Lo extraño fue que en ese momento no estaba buscando un nuevo trabajo. Me sentí cómoda en la Clínica Sandry, tuve una excelente relación con mis compañeros y además quedé satisfecho a nivel profesional. Dirigida por siete psiquiatras y un grupo de psicólogos especializados como yo, la clínica era una pequeña instalación privada ubicada en una zona hermosa.

Me contrataron sobre todo por mi experiencia como investigadora y por mi especialización en el tratamiento de patologías psicológicas de niños afectados por trastornos del lenguaje. Había trabajado duro y ciertamente hubo altibajos, pero valió la pena. Sinceramente creía que era feliz. Nada a nivel consciente me había empujado a abandonar la gran sala de terapia ventilada, llena de juguetes, mis brillantes colegas y el estimulante trabajo de investigación; Ni por un momento se me había pasado por la cabeza volver a ponerme los jeans y empezar a gatear nuevamente por el piso polvoriento de algún salón de clases por un salario equivalente al reembolso de los gastos de viaje que recibía a la clínica. Pero la Sirena me había llamado y yo, sin pensarlo dos veces, había contestado.

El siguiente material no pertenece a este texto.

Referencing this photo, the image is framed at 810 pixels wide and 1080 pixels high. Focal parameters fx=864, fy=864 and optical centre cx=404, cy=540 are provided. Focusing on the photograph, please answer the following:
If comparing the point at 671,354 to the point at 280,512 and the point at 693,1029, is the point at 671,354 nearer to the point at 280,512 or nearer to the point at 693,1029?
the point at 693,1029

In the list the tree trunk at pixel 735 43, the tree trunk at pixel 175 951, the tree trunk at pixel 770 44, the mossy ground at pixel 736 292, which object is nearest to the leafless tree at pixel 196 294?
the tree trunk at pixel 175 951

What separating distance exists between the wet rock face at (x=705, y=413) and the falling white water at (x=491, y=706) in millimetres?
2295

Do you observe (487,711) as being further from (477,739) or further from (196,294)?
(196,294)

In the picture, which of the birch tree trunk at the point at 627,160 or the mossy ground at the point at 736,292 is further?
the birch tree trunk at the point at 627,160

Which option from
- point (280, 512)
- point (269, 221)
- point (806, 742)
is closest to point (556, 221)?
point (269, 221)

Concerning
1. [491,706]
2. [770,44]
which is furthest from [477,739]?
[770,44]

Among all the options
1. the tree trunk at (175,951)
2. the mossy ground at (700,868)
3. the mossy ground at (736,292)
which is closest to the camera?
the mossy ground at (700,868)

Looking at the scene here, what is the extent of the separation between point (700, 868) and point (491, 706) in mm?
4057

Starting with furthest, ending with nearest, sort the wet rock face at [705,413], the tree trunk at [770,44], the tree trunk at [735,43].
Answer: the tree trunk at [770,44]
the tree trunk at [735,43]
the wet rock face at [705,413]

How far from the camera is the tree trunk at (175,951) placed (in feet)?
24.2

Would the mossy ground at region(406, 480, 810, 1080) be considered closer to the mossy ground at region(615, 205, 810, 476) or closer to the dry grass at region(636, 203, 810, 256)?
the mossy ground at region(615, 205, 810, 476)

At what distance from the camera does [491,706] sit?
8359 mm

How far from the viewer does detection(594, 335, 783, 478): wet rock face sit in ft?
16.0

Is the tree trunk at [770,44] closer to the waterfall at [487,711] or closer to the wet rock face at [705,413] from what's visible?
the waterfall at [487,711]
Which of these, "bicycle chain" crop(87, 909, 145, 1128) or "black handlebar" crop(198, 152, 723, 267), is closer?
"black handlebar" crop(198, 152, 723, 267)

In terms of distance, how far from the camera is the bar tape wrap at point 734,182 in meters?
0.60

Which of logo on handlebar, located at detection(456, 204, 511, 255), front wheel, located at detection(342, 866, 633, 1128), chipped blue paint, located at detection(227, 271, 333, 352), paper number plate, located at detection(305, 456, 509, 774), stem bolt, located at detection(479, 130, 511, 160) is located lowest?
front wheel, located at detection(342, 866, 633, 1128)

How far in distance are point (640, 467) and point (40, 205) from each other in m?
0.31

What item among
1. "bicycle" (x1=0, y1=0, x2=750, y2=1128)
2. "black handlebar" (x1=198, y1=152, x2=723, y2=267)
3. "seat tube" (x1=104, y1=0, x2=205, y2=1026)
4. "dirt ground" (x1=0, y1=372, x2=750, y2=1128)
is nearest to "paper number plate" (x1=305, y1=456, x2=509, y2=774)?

Como muchos otros pueblos pequeños por los que había pasado en el camino, Pecking tenía un aire de soñolienta decadencia. Las calles anchas, bordeadas de árboles, eran un testimonio del período anterior a la llegada del ferrocarril y la construcción de la interestatal, que ahora permitía a los automovilistas evitar la ciudad.

Picoteando parecía un fantasma incruento de un pequeño pueblo de Estados Unidos, con el puesto de cerveza A&W todavía en pie pero abandonado y la chica de Coca-Cola sonriendo tentadoramente desde el cartel al costado de la Caja de Ahorros. El centro ya no existe, cuando todas las grandes tiendas se trasladan al complejo comercial Falls River. Todavía quedaban un banco y una tienda de abarrotes, un par de bares, una agencia inmobiliaria, una gasolinera en Main Street y una tienda de sillas de montar, botas y sombreros en la esquina de First Street. Casi todas las actividades se habían trasladado a la periferia sur de la ciudad, en un intento de atraer tráfico de la zona. Unos años antes se había construido un centro comercial que constaba de un supermercado, en otra tienda de conveniencia y un estacionamiento tan grande que podría acomodar a todos los autos registrados en un radio de cinco millas.